Navarro On Defective Chinese Products Posted By:Peter Navarro Topics:Medicine | Economy (Global) | China Sectors:Pharmaceuticals | Health Care | Automobiles and Parts | Personal and Household Goods Companies:Toyota Motor Corporation cnbc.com
The latest tawdry news in the “contaminated, cancerous, or defective Chinese product files is the tire scandal. Seems that the Chinese manufacturer started leaving off a key strip that dramatically cut tire life. This has led to car crashes, with SUVs particularly vulnerable to rollover when tires fail.
What’s interesting is how the Chinese company is stonewalling the issue, claiming no defects. Besides lax regulation and corrupt regulators, there is no “trial lawyer crowd” in China to police the system. It’s a total free for all and the list of dangerous products will only continues to grow.
Here’s a number of scenarios out of my Coming China Wars book that illustrate the broad scope of the counterfeiting dimension of the problem:
1) Your scalp develops a severe rash because your knock-off “Head and Shoulders” shampoo contains toxic chemical residue.

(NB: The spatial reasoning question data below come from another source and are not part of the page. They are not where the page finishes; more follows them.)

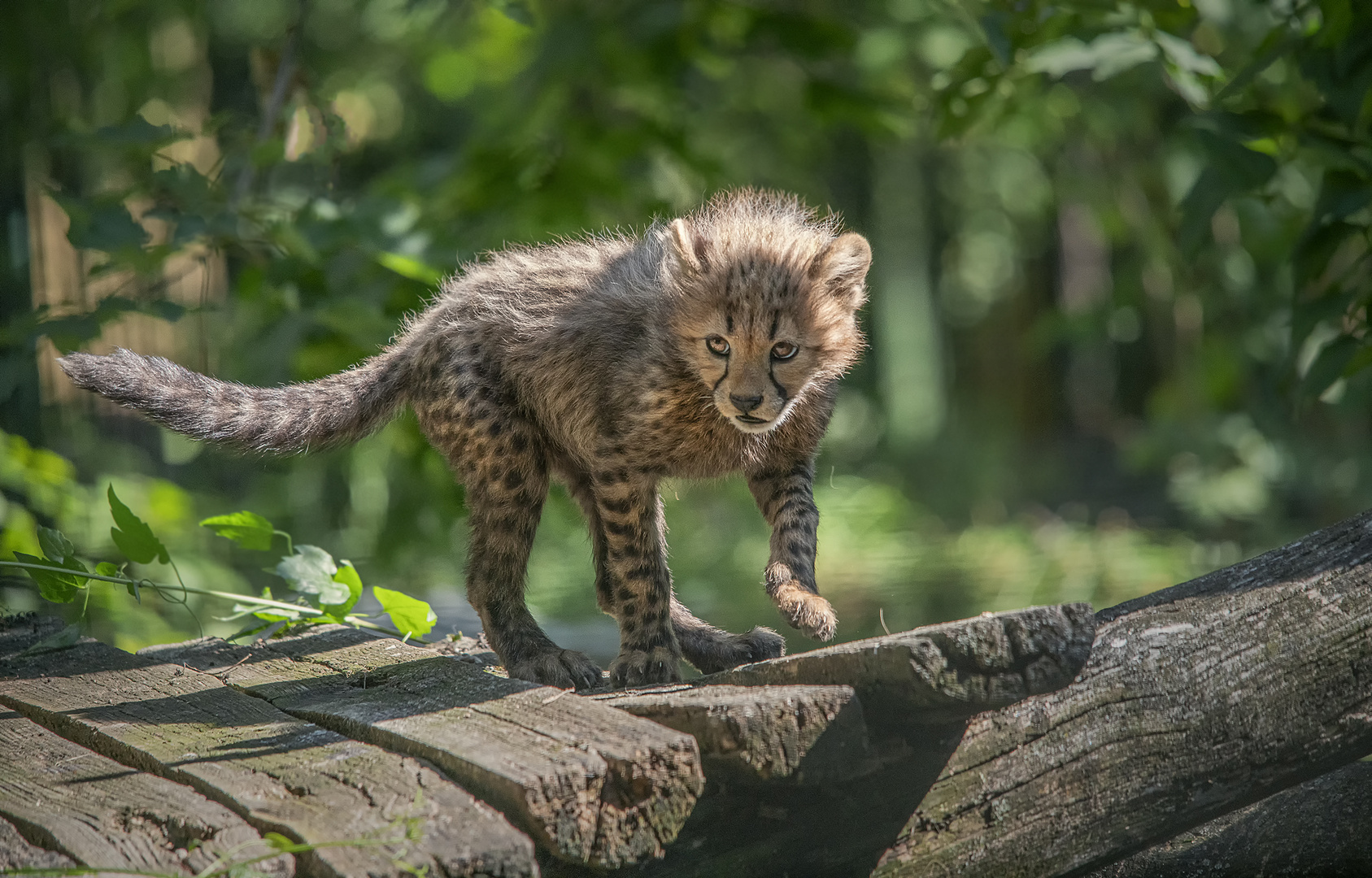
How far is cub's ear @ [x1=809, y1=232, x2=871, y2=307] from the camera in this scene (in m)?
3.81

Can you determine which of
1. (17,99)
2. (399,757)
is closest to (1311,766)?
(399,757)

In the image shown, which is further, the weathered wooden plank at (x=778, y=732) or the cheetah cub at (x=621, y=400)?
the cheetah cub at (x=621, y=400)

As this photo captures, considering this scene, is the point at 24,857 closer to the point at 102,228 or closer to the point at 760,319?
the point at 760,319

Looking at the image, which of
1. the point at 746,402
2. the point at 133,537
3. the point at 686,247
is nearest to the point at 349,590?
the point at 133,537

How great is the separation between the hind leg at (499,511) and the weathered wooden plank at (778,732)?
1.45 meters

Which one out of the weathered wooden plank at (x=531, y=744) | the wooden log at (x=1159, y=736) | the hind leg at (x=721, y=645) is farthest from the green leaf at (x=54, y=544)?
the wooden log at (x=1159, y=736)

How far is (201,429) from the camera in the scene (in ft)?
12.0

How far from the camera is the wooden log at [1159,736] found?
2.69 m

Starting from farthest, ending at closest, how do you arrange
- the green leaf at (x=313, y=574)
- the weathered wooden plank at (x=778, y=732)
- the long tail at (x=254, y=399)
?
the green leaf at (x=313, y=574)
the long tail at (x=254, y=399)
the weathered wooden plank at (x=778, y=732)

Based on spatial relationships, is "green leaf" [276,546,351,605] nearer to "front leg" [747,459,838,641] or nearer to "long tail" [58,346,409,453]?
"long tail" [58,346,409,453]

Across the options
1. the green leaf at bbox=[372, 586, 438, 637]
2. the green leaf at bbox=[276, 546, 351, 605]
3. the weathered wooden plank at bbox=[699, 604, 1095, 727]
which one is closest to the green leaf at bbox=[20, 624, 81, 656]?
the green leaf at bbox=[276, 546, 351, 605]

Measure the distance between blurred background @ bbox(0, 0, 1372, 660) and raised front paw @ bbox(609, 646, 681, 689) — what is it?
Answer: 0.92 meters

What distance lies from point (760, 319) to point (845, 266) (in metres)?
0.41

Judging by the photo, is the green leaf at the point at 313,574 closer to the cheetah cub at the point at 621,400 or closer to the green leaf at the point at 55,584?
the cheetah cub at the point at 621,400
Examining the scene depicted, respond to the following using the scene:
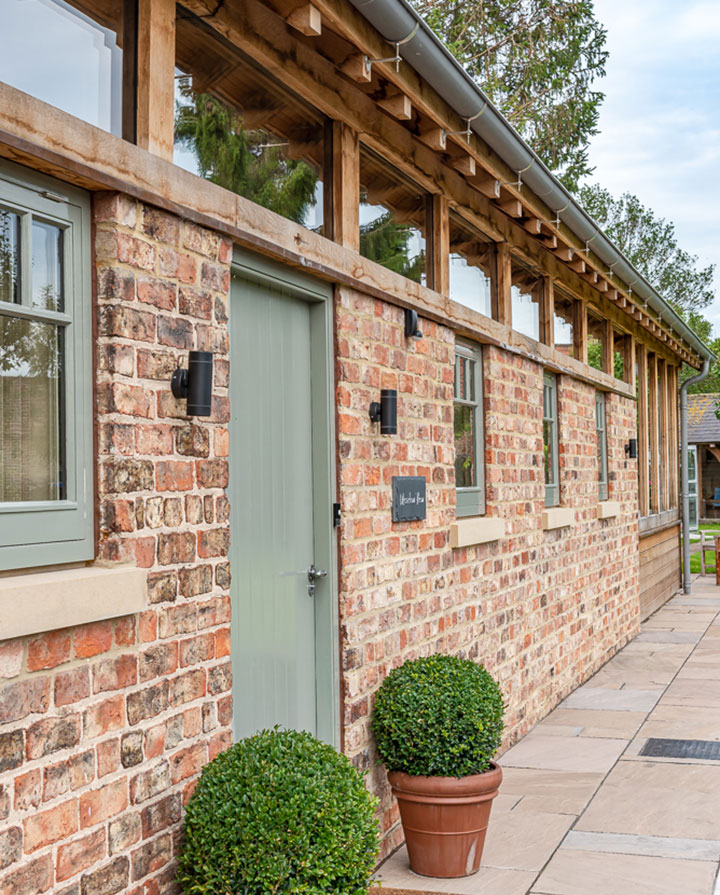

2) In the dead of night, the counterfeit power strip that you bought in the bargain bin of the local hardware store starts an electrical fire. Your smoke detector doesn’t work because your fake “Duracell” batteries leaked acid all over the alarm system. Did you get out of the house before it burned down?
3) You get hospitalized with a very bad case of the flu two weeks after taking a flu shot. Turns out your “vaccine” was bacteria-laden tap water--which also explains why you felt so lousy for several days after the shot.
4) A small pebble shoots up from the tire of a truck in front of you and hits your windshield. The “safety” glass doesn’t crack but shatters and shards of glass fly everywhere. You escape serious injury but wind up with small cuts on your forearms, hands, and face.
5) You get a postcard from a friend visiting China who tells you about his own wounds from flying glass. Seems he bought a six-pack of phony “Budweiser” at a Shanghai supermarket and one of the bottles exploded in his hand just as he was about to open it.
6) On the way home from school, your child’s school bus driver hits the brakes to stop for a red light. The knockoff brakes fail and the bus is hit broadside by a Toyota Corolla. Fortunately, none of the children are badly hurt, but the driver of the Corolla winds up in the morgue.
7) Your father almost dies because neither the “Norvasc” he was taking for high blood pressure nor the “Lipitor” that he was taking for high cholesterol had any active ingredients. Days later, your mother winds up in the hospital with a broken hip because her phony Evista medication for osteoporosis was nothing more than molded chalk.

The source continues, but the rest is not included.